MiR-193a-5p Targets the Coding Region of AP-2α mRNA and Induces Cisplatin Resistance in Bladder Cancers

Abstract

Transcription factor AP-2 alpha (AP-2α or TFAP2A) is a newly identified prognostic marker of chemotherapy; its expression is positively correlated with chemosensitivity and survival of cancer patients. Using computational programs, we predicted that the coding region of AP-2α gene contains a potential miRNA response element (MRE) of miR-193a-5p, and the single nucleotide polymorphism (SNP) site (c.497A>G, rs111681798) resides within the predicted MRE. The results of luciferase assays and Western blot analysis demonstrated that miR-193a-5p negatively regulated the expression of AP-2α proteins, but have no influence on the mutant AP-2α (c.497A>G). Infection with lentiviral AP-2α gene or miR-193a-5p inhibitor in the bladder cancer cells decreased migration and cisplatin resistance, while knockdown of AP-2α gene or overexpression of miR-193a-5p in the urothelial cell line SV-HUC-1 increased migration and cisplatin resistances. We concluded that miR-193a-5p induced cisplatin resistance by repressing AP-2α expression in bladder cancer cells.

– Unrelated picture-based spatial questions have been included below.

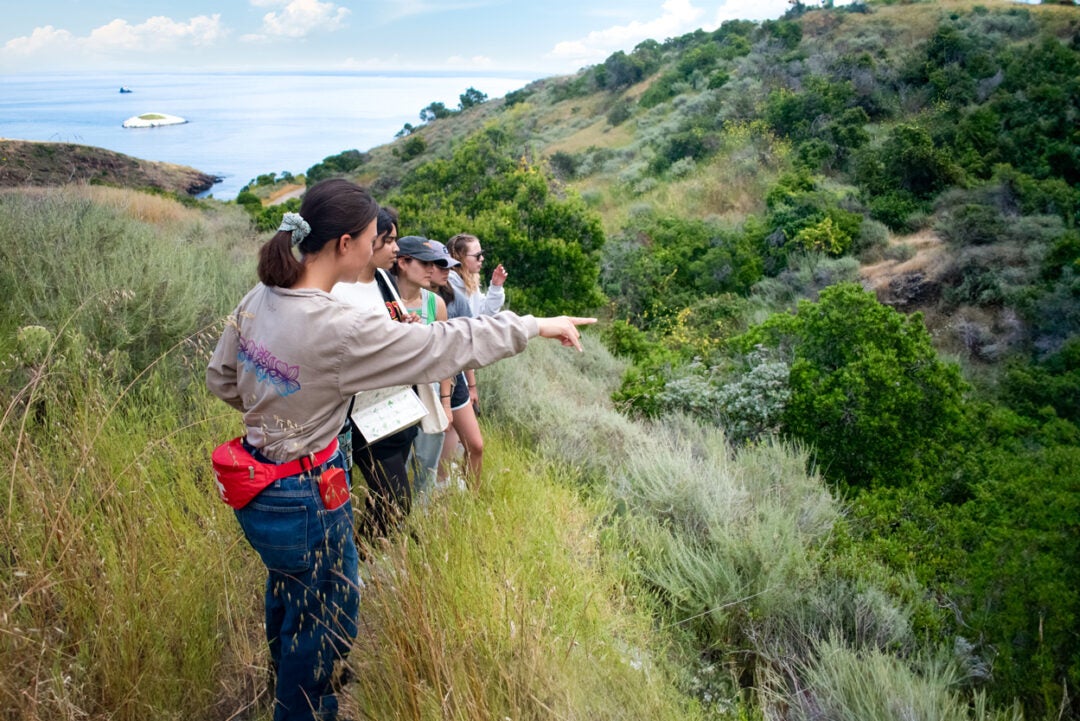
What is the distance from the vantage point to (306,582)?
2.27m

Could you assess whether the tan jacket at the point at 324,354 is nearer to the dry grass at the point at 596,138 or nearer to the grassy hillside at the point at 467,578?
the grassy hillside at the point at 467,578

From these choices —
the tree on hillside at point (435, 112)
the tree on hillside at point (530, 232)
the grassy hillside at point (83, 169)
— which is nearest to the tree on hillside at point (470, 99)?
the tree on hillside at point (435, 112)

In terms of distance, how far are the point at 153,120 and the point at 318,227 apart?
9080mm

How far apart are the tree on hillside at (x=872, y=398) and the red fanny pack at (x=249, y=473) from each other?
4715 mm

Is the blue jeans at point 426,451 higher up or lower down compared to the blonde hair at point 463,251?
lower down

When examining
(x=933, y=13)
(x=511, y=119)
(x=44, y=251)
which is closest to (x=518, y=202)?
(x=44, y=251)

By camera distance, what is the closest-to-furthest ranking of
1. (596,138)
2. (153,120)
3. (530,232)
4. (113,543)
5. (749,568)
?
1. (113,543)
2. (749,568)
3. (153,120)
4. (530,232)
5. (596,138)

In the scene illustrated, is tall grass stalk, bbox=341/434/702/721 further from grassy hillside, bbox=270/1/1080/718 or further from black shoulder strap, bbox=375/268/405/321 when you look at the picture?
black shoulder strap, bbox=375/268/405/321

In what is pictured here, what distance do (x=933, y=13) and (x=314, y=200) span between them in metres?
30.9

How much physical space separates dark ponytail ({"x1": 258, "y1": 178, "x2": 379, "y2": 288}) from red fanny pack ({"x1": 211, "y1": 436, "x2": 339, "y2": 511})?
536 mm

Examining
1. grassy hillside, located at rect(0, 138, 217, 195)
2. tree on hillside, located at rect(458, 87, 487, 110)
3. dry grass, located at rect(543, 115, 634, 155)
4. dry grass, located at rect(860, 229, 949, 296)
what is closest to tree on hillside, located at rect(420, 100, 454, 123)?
tree on hillside, located at rect(458, 87, 487, 110)

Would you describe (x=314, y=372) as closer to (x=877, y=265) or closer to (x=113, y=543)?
(x=113, y=543)

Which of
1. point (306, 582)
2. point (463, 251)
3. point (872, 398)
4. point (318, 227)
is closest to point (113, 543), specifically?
point (306, 582)

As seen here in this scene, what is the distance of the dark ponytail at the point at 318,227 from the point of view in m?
2.10
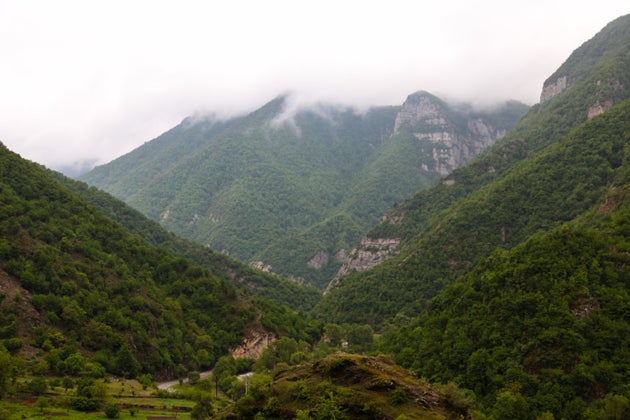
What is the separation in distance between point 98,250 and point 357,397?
8067 cm

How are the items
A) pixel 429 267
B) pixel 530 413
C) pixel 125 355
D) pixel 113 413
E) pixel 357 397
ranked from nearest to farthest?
pixel 357 397
pixel 113 413
pixel 530 413
pixel 125 355
pixel 429 267

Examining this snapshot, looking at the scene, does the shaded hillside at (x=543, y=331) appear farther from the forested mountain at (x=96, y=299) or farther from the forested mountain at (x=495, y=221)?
the forested mountain at (x=96, y=299)

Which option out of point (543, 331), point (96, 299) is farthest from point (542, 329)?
point (96, 299)

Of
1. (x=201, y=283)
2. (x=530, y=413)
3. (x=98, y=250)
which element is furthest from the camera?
(x=201, y=283)

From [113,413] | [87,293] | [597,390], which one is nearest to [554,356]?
[597,390]

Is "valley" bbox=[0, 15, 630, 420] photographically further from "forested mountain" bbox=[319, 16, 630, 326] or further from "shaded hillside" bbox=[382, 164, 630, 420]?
"forested mountain" bbox=[319, 16, 630, 326]

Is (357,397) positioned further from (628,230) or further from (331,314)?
(331,314)

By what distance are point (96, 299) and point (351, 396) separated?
62238 millimetres

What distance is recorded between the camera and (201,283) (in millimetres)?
131625

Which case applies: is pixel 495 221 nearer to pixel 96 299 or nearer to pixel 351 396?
pixel 351 396

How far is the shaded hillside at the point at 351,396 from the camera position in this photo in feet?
185

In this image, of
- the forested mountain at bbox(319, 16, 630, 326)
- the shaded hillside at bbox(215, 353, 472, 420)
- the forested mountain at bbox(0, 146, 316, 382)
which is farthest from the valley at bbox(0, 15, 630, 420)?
the forested mountain at bbox(319, 16, 630, 326)

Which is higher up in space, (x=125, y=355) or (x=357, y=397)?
(x=125, y=355)

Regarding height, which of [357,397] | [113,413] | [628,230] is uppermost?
[113,413]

Keywords: AP-2α; bladder cancer; cisplatin resistance; miR-193a-5p; single nucleotide polymorphism..

Figure 1

The miR-193a-5p targets the coding region (CDS) of AP-2α mRNA. (A) Diagram of the binding between miR-193a-5p seed sequence and the AP-2α CDS. (B) Myc-tagged wild-type or mutant AP-2α expression plasmids were co-transfected with miR-193a-5p mimics into 293T cells. At 24 h post-transfection, cell lysates were prepared and subjected to Western blotting assay using anti-Myc antibody. (C) Each luciferase construct was co-transfected with miR-193a-5p mimics into 293T cells. At 24 h post-transfection, the luciferase activity was examined. The firefly luciferase activity was normalized to Renilla luciferase activity. Data are shown as the mean+SD of three independent experiments. *, p<0.05; **, p<0.01.

Figure 2

Influence of miR-193a-5p on AP-2α expression. (A)Quantitative analysis of miRNA-193a-5p expression on various cell lines by realtime PCR. (B) Expression of AP-2α protein in three cell lines using Western blotting. (C)(D) Expression of AP-2α protein in UM-UC-3 cells (C) and SV-HUC-1 cells (D). (E) Influence of miR-193a-5p on AP-2α downstream targets. All the cells were infected with lentivirus, and harvested for Western blot at 72 h after infection.

Figure 3

Representative pictures of wound healing dynamics. UM-UC-3 (A, C) and SV-HUC-1 cells (B, D) infected with the indicated lentivirus were cultured on a 24-well plate until 100% confluence and then wounded with a 100 μL pipette tip. Migration photos were captured at 0, 24, and 48h hours after scratching.

Figure 4

Influence of miR-193a-5p and AP-2α on cisplatin sensitivity. UM-UC-3 cells were infected with lentiviral miR-193a-5p inhibitor or AP-2α gene. At 72h after transduction, cells were seeded on 96-well plates and treated with different concentration of cisplatin for 36 h. The cell viability was determined by MTT assay.